Na sua passagem-relâmpago de três dias pelo Matutu, Bia Labate fez uma palestra, conversou com moradores, participou de um encontro comunitário e um ritual com daime, visitou áreas de cultivo, do cipó jagube e do arbusto chacrona, e locais de feitio e acondicionamento do daime ,  além de entrevistar o líder e coordenador do grupo, Guilherme França. Apesar de conduzir a entrevista num estilo bastante descontraído, Bia deu mostra suficiente do seu profissionalismo, principalmente no momento em que estimulou o entrevistado a reconstruir sua história pessoal e sua convivência com o Padrinho Sebastião, além de responder questões-chave sobre os processos de organização da comunidade, liderança social e religiosa, o ritual com o daime no contexto local, o perfil do grupo, etc.

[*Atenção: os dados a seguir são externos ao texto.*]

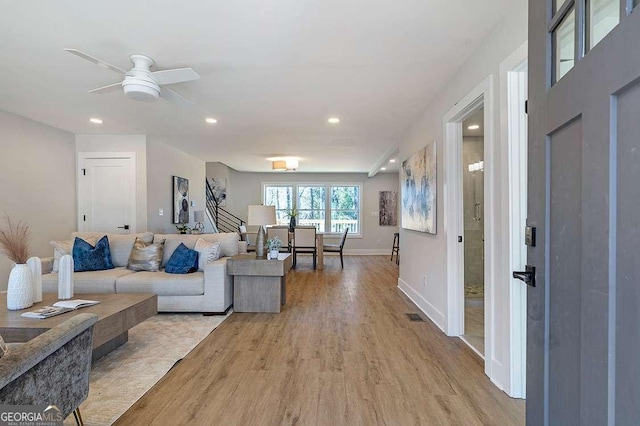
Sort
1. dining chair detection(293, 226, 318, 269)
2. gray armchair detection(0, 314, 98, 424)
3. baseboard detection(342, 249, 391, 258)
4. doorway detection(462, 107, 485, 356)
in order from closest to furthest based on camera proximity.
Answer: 1. gray armchair detection(0, 314, 98, 424)
2. doorway detection(462, 107, 485, 356)
3. dining chair detection(293, 226, 318, 269)
4. baseboard detection(342, 249, 391, 258)

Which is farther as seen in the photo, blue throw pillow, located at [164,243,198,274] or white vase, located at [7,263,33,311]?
blue throw pillow, located at [164,243,198,274]

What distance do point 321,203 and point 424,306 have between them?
6422 mm

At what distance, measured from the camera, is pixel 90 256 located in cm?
388

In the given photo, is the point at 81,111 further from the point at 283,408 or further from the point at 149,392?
the point at 283,408

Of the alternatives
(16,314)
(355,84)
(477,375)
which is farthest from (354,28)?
(16,314)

Em sua palestra, no templo da comunidade, Bia também mostrou-se uma excelente contadora de histórias e, ao longo de duas horas, conseguiu manter a atenção e um interesse eletrizante do público bastante heterogêneo que incluía jovens, crianças e visitantes até antigos daimistas e ayahuasqueiros. Com sua fala assertiva e cheia de semi-tons e intenções, a antropóloga falou da trajetória, do propósito e do universo de sua pesquisa e de sua investigação participante, respondeu perguntas e, a pedidos, contou fatos curiosos e corriqueiros sobre a vida do Mestre Irineu e seus contemporâneos.

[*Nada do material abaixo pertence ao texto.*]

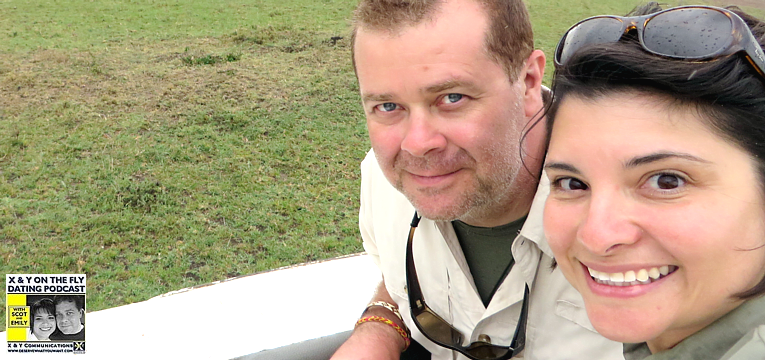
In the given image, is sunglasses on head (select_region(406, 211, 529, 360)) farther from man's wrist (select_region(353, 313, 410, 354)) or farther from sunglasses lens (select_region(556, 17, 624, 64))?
sunglasses lens (select_region(556, 17, 624, 64))

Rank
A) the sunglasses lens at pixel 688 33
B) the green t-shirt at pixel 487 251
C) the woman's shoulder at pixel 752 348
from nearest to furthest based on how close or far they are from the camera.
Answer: the woman's shoulder at pixel 752 348 < the sunglasses lens at pixel 688 33 < the green t-shirt at pixel 487 251

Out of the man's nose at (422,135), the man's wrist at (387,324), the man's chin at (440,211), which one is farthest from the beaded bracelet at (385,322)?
the man's nose at (422,135)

 Os que a ouviram, naquele fim de tarde após a oração de domingo, certamente sentiram que a voragem de suas palavras, convertida em palestra, provocou ressonâncias. Para alguns, empatia, para outros, surpresa e até um certo desconforto, mas uma coisa é certa: é impossível manter-se indiferente diante de algo que não se extingue ao acender das luzes ou quando vemos na tela o letreiro “fim”. Particularmente, acompanhar  Bia Labate em sua visita ao Matutu, foi, no mínimo, um sopro benfazejo na mesmice do cotidiano.

 

Publicada em: http://www.terramistica.com.br/index.php?add=Artigos&file=article&sid=344&ch=1

 

 

 

 



[1] Jornalista, educadora e membro do Centro de Estudos Espirituais Ayahuasca (Matutu). Participa de rituais com o Daime há 14 anos. Mora na comunidade rural da Reserva Matutu e trabalha com projetos ambientais e educativos.

 

[2] Bebida composta pelo cipó Banisteriopsis caapi e pela folha Psychotria viridis, também conhecida como daime, vegetal, yagé, caapi, entre outros nomes de origem indígena ou mestiça).

[3] Segundo o antropólogo Edward MacRae (Guiado pela Lua. Xamanismo e uso ritual da ayahuasca no culto do Santo Daime. São Paulo, Brasiliense, 1992), enteógeno deriva do grego antigo entheos que significa “Deus dentro”; o neologismo enteógeno significaria então “o que leva o divino para dentro de si”.